En observant, mucho mejor, de acuerdo contigo


----------



## kartofen

*NUEVA PREGUNTA*​
Hola de nuevo!
Estoy buscando una traducción para:
_al llegar a...
_No sé si está bien_
 en arriver à..

_Merci beaucoup por ser siempre tan rapidos!


----------



## Paquita

En arrivant à 
ou
 à mon/ton/son/notre ....  arrivée
selon contexte, toujours !!


----------



## Xerinola

*NUEVA PREGUNTA*​
Bonjour à tous,

Quelqu'un pourrait m'aider? Je ne sais pas comment traduire cette phrase...

_"Reconversión de software a precio preferente al superar los 4 años de fabricación"._

Ma tentative: Reconversion de software à un prix préférentiel quand il dépasse les 4 années de fabrication".

Merci beaucoup
X:


----------



## Paquita

Je te propose :
au bout de 4 ans de fabrication 
ou
après 4 ans de ...
ou encore (ma préférée)
au-delà de 4 ans ...


----------



## Xerinola

Merci beaucoup. Alors il serait: reconversion de software à un prix préférentiel quand il est au-delà de 4 ans de fabrication...

Merci
X:


----------



## GilbertAndré

Je propose:

... quand il dépasse les 4 ans depuis sa fabrication.
ou
... a condition que 4 ans se soient écoulés depuis sa fabrication.
ou
.. au-delà de 4 ans depuis sa fabrication.


----------



## Paquita

Xerinola said:


> Merci beaucoup. Alors il ce serait: reconversion de software à un prix préférentiel quand il est au-delà de 4 ans de fabrication...
> 
> Merci
> X:


 
Je supprimerais le verbe...
Attends tout de même d'autres avis...


----------



## Xerinola

Merci beaucoup, Paquita et Gilbert.

Un abrazo
X:


----------



## mont blanc

*NUEVA PREGUNTA*​
Hola
Quería saber lo que significa : *Al no mas entrar*... es: à peine était-il entré...en la frase siguiente: Al no mas entrar se puso a ramonear en lo mas escogido de mi jardín. ? Se utiliza esta expresión a menudo?

Gracias


----------



## Domtom

mont blanc said:


> Al no m*á*s entrar [...] à peine était-il entré


 
Yo diría en un 90 % que sí, que esta traducción tuya es correctísima, pero espera la opinión de otros, debido a mi 10 % restante.

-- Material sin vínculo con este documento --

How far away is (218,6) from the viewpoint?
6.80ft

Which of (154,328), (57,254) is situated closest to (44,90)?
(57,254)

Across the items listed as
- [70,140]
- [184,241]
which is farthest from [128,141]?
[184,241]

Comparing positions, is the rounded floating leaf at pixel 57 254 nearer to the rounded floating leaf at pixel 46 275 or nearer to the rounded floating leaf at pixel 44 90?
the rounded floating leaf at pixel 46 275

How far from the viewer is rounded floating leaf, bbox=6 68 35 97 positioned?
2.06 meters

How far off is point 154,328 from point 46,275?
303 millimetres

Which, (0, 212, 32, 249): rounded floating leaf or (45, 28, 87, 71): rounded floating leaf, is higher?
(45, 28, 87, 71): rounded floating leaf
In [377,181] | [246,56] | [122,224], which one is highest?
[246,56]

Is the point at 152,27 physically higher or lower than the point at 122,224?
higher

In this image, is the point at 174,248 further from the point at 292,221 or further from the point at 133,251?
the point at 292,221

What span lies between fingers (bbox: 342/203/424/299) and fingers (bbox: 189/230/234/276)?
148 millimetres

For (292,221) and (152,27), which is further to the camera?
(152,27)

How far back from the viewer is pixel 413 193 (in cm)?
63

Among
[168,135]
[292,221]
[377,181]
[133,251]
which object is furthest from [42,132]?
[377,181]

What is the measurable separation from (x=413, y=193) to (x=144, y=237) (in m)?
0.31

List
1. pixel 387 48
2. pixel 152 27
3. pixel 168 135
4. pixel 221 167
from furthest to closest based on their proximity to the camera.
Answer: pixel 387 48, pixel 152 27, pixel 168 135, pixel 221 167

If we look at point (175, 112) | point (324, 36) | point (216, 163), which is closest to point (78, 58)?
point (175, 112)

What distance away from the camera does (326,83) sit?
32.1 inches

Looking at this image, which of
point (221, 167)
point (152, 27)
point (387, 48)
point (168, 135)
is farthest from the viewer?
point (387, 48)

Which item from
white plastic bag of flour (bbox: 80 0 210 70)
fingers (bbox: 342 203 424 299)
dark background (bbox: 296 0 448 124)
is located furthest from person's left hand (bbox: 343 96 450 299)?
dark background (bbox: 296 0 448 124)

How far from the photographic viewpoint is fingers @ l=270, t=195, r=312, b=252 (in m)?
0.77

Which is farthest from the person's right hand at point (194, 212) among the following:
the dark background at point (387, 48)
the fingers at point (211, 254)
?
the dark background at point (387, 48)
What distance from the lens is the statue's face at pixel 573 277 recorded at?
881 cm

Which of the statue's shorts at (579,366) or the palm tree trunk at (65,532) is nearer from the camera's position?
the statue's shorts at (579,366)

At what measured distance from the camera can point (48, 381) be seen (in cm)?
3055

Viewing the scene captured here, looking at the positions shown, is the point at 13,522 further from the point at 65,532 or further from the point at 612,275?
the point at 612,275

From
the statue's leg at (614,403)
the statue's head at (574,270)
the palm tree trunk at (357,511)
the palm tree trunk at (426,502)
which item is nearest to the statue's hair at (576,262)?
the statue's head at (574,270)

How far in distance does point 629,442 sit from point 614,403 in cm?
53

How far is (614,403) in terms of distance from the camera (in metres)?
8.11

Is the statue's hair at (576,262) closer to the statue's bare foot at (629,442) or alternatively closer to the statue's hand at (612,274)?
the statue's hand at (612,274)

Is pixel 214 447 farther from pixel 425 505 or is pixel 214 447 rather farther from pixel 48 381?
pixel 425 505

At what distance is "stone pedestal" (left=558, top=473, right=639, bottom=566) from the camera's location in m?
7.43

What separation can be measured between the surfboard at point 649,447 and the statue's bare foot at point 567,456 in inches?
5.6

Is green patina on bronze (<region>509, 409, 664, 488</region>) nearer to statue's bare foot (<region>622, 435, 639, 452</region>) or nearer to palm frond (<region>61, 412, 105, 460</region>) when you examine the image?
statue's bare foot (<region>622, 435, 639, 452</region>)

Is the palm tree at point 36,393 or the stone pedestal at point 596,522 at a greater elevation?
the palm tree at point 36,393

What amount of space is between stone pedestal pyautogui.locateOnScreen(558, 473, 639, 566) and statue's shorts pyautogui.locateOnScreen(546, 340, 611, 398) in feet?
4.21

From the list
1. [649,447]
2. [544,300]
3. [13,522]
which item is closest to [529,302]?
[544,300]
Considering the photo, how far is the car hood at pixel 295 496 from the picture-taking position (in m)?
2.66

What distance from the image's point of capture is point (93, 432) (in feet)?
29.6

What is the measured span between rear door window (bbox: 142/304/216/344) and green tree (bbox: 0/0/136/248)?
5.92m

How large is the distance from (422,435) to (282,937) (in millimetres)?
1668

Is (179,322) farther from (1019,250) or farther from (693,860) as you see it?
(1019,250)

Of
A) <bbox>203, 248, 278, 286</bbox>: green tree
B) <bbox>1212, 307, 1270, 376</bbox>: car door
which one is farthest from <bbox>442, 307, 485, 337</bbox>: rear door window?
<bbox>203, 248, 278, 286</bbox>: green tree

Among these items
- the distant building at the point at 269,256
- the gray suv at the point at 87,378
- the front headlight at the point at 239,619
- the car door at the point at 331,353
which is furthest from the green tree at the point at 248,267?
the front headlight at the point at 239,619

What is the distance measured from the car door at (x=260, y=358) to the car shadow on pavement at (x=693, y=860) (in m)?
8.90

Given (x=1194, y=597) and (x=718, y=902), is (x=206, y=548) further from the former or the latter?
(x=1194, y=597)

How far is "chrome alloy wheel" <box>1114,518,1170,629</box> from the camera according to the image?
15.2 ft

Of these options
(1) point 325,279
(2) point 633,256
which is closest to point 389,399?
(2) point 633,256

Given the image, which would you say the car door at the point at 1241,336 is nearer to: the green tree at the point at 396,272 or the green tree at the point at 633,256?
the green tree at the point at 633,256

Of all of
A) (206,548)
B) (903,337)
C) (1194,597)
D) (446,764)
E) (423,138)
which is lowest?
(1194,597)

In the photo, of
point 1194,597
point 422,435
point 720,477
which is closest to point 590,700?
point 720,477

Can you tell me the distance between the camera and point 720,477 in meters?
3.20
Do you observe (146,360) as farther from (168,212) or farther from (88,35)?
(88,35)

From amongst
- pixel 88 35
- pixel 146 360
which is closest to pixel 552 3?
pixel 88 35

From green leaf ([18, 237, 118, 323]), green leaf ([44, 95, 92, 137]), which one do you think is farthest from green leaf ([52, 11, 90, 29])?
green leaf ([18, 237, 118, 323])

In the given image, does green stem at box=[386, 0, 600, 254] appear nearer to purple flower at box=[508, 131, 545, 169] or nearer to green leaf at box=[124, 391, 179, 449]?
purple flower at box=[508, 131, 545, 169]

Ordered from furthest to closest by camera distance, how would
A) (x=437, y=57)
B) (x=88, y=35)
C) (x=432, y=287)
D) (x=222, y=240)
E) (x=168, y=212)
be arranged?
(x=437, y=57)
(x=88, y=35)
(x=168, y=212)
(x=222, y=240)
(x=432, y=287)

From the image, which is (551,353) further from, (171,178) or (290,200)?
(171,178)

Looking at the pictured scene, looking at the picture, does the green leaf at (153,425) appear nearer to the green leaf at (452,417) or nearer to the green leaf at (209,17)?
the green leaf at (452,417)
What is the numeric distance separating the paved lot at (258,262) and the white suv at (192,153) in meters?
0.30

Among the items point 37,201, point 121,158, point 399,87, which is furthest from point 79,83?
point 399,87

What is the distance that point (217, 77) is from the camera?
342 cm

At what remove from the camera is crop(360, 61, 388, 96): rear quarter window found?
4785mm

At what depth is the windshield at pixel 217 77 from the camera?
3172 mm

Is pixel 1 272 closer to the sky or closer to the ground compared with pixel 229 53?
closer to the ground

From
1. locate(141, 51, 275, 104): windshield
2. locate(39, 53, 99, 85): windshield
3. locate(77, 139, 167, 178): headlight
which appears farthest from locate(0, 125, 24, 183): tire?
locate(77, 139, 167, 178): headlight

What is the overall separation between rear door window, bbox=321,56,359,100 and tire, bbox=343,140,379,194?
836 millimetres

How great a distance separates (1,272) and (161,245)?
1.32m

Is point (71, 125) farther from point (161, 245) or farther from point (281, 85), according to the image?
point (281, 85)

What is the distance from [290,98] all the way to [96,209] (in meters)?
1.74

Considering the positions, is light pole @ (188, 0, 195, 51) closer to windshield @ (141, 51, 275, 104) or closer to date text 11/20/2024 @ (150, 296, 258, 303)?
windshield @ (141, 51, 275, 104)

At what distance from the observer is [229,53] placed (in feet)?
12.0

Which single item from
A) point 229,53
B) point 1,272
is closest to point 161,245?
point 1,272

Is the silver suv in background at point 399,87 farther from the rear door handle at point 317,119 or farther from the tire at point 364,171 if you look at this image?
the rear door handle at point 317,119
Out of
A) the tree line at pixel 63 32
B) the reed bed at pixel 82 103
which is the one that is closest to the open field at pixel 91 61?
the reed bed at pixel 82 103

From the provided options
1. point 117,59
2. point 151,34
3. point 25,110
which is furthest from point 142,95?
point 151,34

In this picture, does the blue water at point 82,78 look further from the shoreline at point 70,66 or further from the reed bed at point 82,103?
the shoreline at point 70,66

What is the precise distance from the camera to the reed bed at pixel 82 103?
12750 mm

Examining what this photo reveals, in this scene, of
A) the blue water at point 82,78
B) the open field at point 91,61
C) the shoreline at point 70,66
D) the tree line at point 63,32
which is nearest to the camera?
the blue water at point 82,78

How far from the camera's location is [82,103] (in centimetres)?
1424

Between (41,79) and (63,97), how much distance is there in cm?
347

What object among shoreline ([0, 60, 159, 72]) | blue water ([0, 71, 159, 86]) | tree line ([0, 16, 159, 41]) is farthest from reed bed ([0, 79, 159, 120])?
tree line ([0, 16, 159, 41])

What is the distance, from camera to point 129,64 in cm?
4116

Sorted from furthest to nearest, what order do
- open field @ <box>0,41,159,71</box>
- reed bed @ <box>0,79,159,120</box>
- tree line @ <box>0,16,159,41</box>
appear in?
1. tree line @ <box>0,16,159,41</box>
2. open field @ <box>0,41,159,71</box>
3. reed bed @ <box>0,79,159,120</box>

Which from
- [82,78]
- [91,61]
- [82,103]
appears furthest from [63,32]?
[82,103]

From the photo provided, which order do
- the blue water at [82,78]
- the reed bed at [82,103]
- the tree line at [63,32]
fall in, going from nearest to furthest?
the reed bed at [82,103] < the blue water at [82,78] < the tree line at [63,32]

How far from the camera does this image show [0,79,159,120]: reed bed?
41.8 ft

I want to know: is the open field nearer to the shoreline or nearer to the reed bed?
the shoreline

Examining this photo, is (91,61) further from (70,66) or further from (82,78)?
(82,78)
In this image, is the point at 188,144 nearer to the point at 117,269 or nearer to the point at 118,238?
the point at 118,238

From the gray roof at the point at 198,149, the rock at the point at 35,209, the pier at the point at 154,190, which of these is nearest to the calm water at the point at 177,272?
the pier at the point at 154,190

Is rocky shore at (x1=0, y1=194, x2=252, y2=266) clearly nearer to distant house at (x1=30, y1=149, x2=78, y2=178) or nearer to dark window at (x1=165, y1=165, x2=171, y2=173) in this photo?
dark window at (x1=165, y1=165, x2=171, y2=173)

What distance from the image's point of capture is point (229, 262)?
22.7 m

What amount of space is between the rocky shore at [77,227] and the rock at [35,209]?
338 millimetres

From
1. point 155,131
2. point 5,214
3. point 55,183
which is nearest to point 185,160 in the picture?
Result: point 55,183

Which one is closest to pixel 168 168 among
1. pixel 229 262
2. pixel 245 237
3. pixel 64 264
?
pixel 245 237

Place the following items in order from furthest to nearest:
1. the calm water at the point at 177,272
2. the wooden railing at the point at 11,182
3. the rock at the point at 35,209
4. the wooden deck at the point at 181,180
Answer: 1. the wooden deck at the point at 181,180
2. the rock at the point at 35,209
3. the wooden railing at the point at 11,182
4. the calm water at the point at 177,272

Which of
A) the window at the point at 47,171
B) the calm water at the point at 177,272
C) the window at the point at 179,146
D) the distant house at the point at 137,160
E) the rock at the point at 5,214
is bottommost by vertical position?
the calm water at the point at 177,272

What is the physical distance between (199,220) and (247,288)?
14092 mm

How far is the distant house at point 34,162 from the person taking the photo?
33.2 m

No, por aquí en mi país no se suele decir así; sin embargo, lo entenderíamos perfectamente, enseguida.

Quizá en otros países sí sea habitual.


----------



## GURB

Hola
Por esta vez no coincido con Domtom.
Lo correcto es: *no más entrar*= apenas entró (hubo entrado)
Ojo! _Escondido_ y no escogido. Mejor:_ recóndito_


----------



## mont blanc

El escritor es Pablo Neruda; muchas gracias por ayudarme


----------



## Domtom

GURB said:


> Lo correcto es: *no más entrar*= apenas entró (hubo entrado)


 
No dije que no.

Otra sinónima: _Nada más entrar._ Esta sí la oigo a menudo.


----------



## imara

Yo tampoco he oído la expresión...a españoles. Pero sólo un 10% de los hablantes de castellano (o español) son españoles. Así que lo "correcto" depende del lugar. Lo que está claro es que esa expresión no pertenece a la variedad estándar. Lo he encontrado utilizado por venezolanos o salvadoreños. 
Saludos


----------



## mamimitsan

*NUEVA PREGUNTA*​
buenas noches,

os escribo porque realizando una traducción me ha surgido una duda...más bien un dudote...como se traduciría el infinitivo español en francés? participio presente? gerundio? 
la duda me ha surgido con la frase *"lo que queda al vivir"*

gracias por vuestra ayuda estoy segura que me sacareis de la duda.

 :::: Deuxième message::::
por supuesto...aquí os la dejo:

Otros personajes entran y salen de esta pieza, por la que se transita como en un sueño del que salimos para entender que se trata de una pesadilla, y que el resultado final tampoco ofrece consuelo, porque no es otro que la realidad, lo que queda al vivir.

gracias


----------



## Gévy

Hola de nuevo:

Pas facile...

Creo que tendrías que cambiar el orden para que quede mejor:

..., ce qu'en vivant il lui reste.

o cambiando del todo, y creo que queda mucho más natural:

..., ce que la vie lui réserve.

Bisous,

Gévy


----------



## mamimitsan

muchisimas gracias!!! eres la caña!


----------



## SickPuppie

*NUEVA PREGUNTA*​
Buenas =)

Estoy en proceso de traducir un texto jurídico del español al francés, y lo cierto es que se me resiste una parte. A ver si alguien me puede echar una mano:

[...] medida que, no podemos olvidar, se alcanzaría de todas maneras por la vía administrativa, *al tratarse* de personas que no residen legalmente en España [...]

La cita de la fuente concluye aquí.